Why do bots have an impact in our world?

Bots have an impact across all industries (financial services, ticketing, retail, and education); Market Research is not alone. A batch of fraudulent data can very quickly impact business decisions – the good news is that the perception is greater than the reality, and fraud detection software continues to develop. For example, over the past month, EMI has blocked approximately 5% of our total activity as fraud. While bots are certainly in the mix, we can confidently say we are not seeing malicious activity on a large scale. 

Why do we experience bad data?

We are quick to blame a bot for bad data, but poor quality is not just because of bots. Survey design, survey length, survey fatigue/unengaged respondents, and overall sample selection play a much larger role than bots in post-survey quality removals. EMI combines several layers to focus on mitigating risk and improving quality.

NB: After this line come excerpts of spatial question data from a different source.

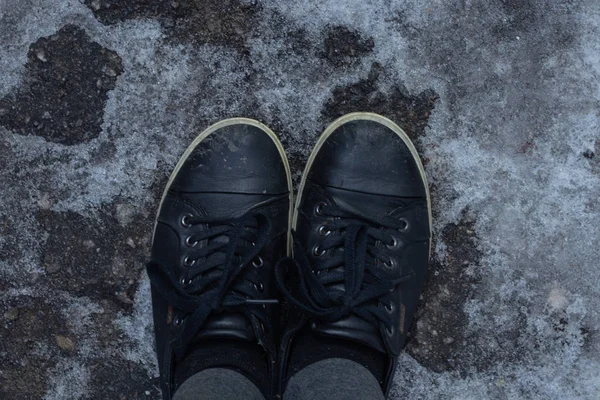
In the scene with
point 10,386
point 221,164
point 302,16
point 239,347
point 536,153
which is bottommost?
point 10,386

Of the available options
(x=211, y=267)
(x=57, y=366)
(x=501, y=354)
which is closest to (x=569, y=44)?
(x=501, y=354)

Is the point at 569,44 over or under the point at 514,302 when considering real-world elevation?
over

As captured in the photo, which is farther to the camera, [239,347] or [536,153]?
[536,153]

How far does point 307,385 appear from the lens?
4.39ft

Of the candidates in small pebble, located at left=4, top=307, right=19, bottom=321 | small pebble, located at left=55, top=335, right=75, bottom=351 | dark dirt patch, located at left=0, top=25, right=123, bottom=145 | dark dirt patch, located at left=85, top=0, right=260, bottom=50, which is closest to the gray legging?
small pebble, located at left=55, top=335, right=75, bottom=351

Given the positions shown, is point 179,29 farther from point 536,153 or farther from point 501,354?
point 501,354

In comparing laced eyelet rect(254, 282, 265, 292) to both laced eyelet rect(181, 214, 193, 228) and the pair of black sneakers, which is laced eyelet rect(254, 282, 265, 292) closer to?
the pair of black sneakers

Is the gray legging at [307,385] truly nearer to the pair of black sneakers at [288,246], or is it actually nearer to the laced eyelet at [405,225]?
the pair of black sneakers at [288,246]

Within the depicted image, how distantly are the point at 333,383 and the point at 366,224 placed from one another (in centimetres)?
41

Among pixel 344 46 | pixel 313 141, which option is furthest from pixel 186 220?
pixel 344 46

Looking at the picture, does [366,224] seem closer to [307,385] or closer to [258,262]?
[258,262]

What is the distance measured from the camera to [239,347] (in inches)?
55.6

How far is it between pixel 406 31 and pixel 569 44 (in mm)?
414

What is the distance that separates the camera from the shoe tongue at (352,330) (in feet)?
4.59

EMI’s Approach to Data Quality

The first piece of this puzzle is technology. Our proprietary project management platform combines Geo-IP tracking, digital fingerprinting, and fraud detection, offering a multi-layer approach to pre-survey blocks. Once in-field, each job is tracked with panel sources within each job that are monitored individually. This allows sub-quotas by partner and the ability to quickly identify a potential issue with activity as well as what source it may be isolated to. If a problem is identified, we investigate further right away for real-time adjustments to the screener or questionnaire and re-field for replacement data as needed. Our team also works with clients to set up data scrubbing options throughout fielding, ensuring no surprises at project close. It is important to understand removal reasons– inconsistent answers, duplicate open ends, patterns across data points– the more detail the better. We share quality information with our sources, keeping data quality discussions open while we review respondent level account data. Operationally, data quality removals are uploaded and stored in our project management platform for ongoing reporting and tracking.

Overall, there is not a part of our day that isn’t focused on providing the highest quality data possible to every study we field. It is a process that is continuously evolving and continuously improving. With a better blend of technology and human touch, we promise to keep our eyes on all aspects of quality sample.